论文信息 - Towards Federated Foundation Models: Scalable Dataset Pipelines for Group-Structured Learning - 字舞流文

Towards Federated Foundation Models: Scalable Dataset Pipelines for Group-Structured Learning

We introduce a library, Dataset Grouper, to create large-scale group-structured (e.g., federated) datasets, enabling federated learning simulation at the scale of foundation models. This library allows the creation of group-structured versions of existing datasets based on user-specified partitions, and directly leads to a variety of useful heterogeneous datasets that can be plugged into existing software frameworks. Dataset Grouper offers three key advantages. First, it scales to settings where even a single group's dataset is too large to fit in memory.
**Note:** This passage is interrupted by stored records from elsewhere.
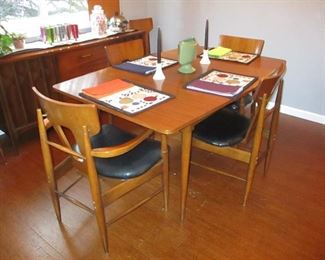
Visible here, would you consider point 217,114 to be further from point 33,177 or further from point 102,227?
point 33,177

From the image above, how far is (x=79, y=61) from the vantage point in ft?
8.62

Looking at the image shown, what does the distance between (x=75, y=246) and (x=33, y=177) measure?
0.76 m

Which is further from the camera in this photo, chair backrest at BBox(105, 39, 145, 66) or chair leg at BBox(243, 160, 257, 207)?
chair backrest at BBox(105, 39, 145, 66)

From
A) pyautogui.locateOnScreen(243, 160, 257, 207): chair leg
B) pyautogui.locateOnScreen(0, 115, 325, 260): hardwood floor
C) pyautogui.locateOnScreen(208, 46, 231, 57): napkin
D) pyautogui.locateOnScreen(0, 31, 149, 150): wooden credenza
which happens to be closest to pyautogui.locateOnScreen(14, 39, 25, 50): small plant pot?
pyautogui.locateOnScreen(0, 31, 149, 150): wooden credenza

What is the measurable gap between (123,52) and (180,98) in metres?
0.86

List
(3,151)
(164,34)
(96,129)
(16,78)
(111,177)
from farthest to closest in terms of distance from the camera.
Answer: (164,34)
(3,151)
(16,78)
(111,177)
(96,129)

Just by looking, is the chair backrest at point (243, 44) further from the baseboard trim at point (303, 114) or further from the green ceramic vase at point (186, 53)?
the baseboard trim at point (303, 114)

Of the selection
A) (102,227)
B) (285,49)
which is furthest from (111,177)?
(285,49)

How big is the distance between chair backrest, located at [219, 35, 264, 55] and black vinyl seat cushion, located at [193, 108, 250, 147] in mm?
614

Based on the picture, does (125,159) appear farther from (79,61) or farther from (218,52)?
(79,61)

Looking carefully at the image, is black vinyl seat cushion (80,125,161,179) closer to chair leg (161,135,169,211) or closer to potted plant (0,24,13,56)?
chair leg (161,135,169,211)

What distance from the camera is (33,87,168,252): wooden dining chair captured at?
123 cm

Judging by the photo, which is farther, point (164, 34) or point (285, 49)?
point (164, 34)

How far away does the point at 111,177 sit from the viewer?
1.44 meters
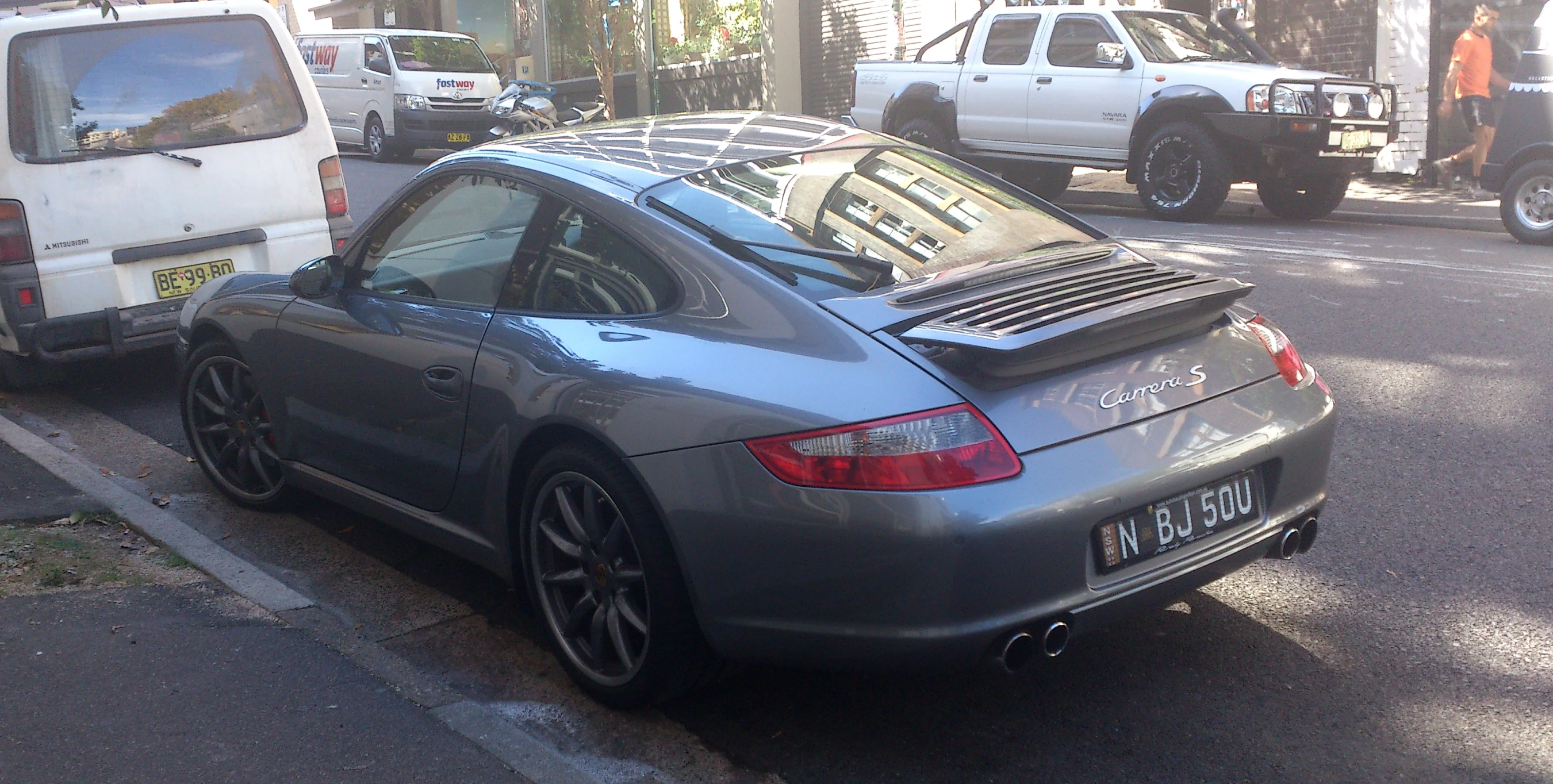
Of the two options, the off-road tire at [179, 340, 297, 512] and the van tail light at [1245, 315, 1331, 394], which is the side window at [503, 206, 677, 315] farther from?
the off-road tire at [179, 340, 297, 512]

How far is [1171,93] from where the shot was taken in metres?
12.6

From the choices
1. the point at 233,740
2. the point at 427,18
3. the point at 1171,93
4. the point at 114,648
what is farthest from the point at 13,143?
the point at 427,18

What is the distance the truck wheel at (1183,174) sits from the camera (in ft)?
40.2

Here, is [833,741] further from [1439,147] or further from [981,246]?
[1439,147]

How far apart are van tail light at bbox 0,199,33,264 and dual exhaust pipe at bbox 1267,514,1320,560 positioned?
589 cm

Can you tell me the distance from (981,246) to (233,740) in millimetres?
2325

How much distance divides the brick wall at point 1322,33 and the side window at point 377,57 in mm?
13533

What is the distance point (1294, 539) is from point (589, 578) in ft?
5.96

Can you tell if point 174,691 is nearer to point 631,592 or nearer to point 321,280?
point 631,592

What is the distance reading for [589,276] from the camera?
12.3ft

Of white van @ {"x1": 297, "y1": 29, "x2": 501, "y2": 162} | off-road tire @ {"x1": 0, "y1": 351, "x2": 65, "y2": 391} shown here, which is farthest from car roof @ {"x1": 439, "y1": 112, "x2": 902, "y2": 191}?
white van @ {"x1": 297, "y1": 29, "x2": 501, "y2": 162}

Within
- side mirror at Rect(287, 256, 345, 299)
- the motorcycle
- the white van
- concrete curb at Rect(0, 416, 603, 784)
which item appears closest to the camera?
concrete curb at Rect(0, 416, 603, 784)

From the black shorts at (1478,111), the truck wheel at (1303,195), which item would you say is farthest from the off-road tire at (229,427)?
the black shorts at (1478,111)

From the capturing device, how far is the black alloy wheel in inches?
203
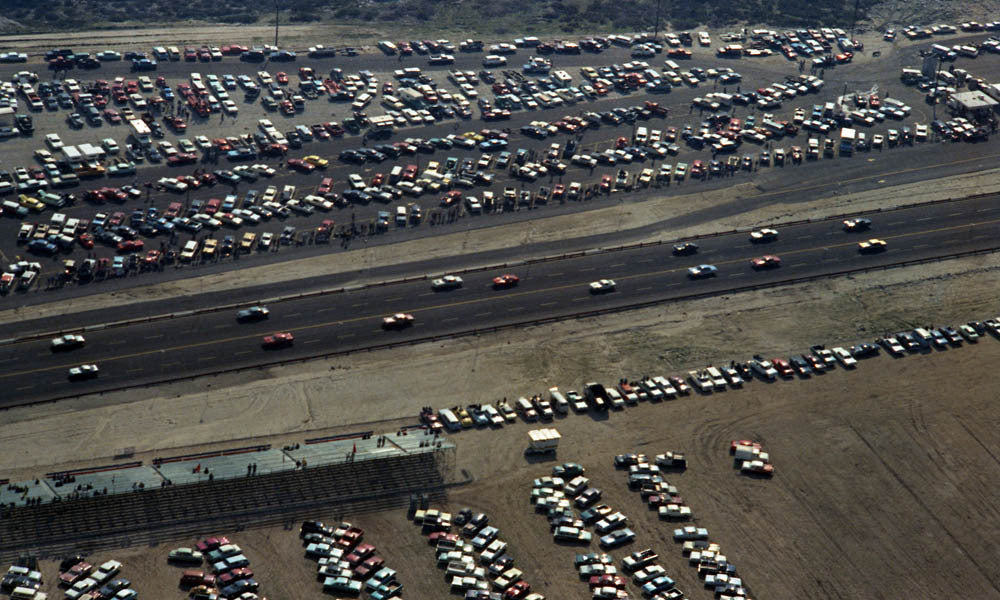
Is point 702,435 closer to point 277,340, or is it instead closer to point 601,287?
point 601,287

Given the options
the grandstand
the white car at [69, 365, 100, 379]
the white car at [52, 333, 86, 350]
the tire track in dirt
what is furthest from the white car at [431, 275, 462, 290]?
the tire track in dirt

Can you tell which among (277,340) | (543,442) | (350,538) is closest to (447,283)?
(277,340)

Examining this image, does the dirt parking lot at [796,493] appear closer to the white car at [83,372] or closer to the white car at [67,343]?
→ the white car at [83,372]

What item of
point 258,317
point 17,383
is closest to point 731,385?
point 258,317

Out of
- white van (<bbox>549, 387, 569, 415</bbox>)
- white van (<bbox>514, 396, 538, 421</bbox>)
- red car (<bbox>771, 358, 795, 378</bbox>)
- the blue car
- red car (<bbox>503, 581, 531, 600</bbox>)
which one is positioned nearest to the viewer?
red car (<bbox>503, 581, 531, 600</bbox>)

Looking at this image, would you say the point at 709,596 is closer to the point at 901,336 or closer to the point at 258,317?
the point at 901,336

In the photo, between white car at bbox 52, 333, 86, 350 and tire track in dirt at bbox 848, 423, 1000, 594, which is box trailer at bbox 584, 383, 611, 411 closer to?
tire track in dirt at bbox 848, 423, 1000, 594
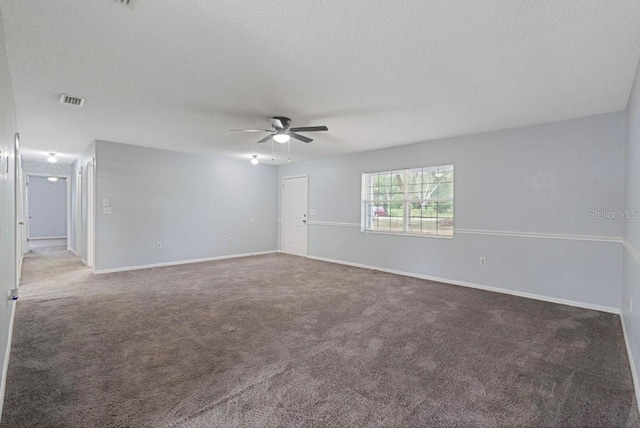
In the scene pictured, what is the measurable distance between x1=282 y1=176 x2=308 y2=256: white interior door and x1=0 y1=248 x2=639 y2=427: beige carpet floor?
11.1 feet

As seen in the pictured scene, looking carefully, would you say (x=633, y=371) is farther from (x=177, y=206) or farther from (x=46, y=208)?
(x=46, y=208)

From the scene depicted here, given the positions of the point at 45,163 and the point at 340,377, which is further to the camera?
the point at 45,163

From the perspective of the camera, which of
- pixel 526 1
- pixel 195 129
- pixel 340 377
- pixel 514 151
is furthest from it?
pixel 195 129

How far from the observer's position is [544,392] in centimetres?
204

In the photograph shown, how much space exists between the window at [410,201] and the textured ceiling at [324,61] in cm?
123

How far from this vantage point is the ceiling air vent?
3.31 meters

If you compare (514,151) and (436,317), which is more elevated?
(514,151)

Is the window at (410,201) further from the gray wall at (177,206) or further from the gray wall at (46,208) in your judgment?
the gray wall at (46,208)

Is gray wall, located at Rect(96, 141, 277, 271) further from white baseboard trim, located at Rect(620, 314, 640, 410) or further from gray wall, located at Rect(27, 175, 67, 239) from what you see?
gray wall, located at Rect(27, 175, 67, 239)

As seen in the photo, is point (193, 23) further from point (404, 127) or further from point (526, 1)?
point (404, 127)

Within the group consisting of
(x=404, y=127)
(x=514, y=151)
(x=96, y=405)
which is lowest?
(x=96, y=405)

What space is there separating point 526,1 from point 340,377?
2.67m

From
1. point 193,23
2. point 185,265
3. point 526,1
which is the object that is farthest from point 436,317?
point 185,265

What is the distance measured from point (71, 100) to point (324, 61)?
297 cm
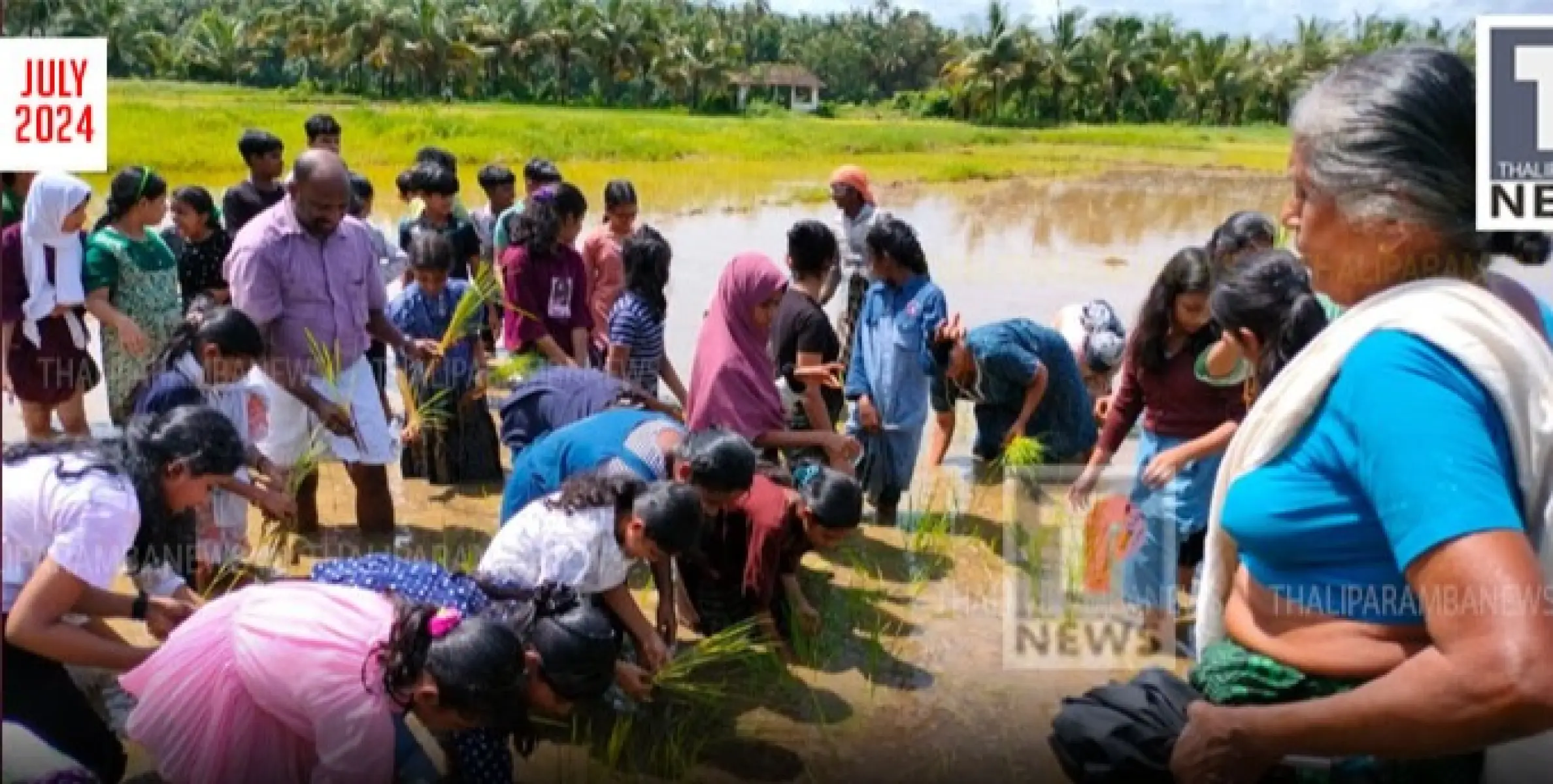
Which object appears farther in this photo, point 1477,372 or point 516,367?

Second, it provides flexibility, both in choosing the base (non-partitioned) dataset and in defining partitions. Finally, it is framework-agnostic. We empirically demonstrate that Dataset Grouper allows for large-scale federated language modeling simulations on datasets that are orders of magnitude larger than in previous work. Our experimental results show that algorithms like FedAvg operate more as meta-learning methods than as empirical risk minimization methods at this scale, suggesting their utility in downstream personalization and task-specific adaptation.

Zachary B. Charles | Zachary Garrett | Krishna Pillutla | Nicole Mitchell | Krishna Pillutla | Michael Reneer

[1] Ruiyi Zhang,et al. Towards Building The Federatedgpt: Federated Instruction Tuning , 2023, ICASSP 2024 - 2024 IEEE International Conference on Acoustics, Speech and Signal Processing (ICASSP).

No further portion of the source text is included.